▸ To do
Restate all of the data exactly.
____ Given information
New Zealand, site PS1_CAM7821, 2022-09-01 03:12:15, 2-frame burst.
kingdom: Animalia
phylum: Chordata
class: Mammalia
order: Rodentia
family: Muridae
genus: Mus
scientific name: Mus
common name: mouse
________
▸ Exercise response
New Zealand, site PS1_CAM7821, 2022-09-01 03:12:15, 2-frame burst.
kingdom: Animalia
phylum: Chordata
class: Mammalia
order: Rodentia
family: Muridae
genus: Mus
scientific name: Mus
common name: mouse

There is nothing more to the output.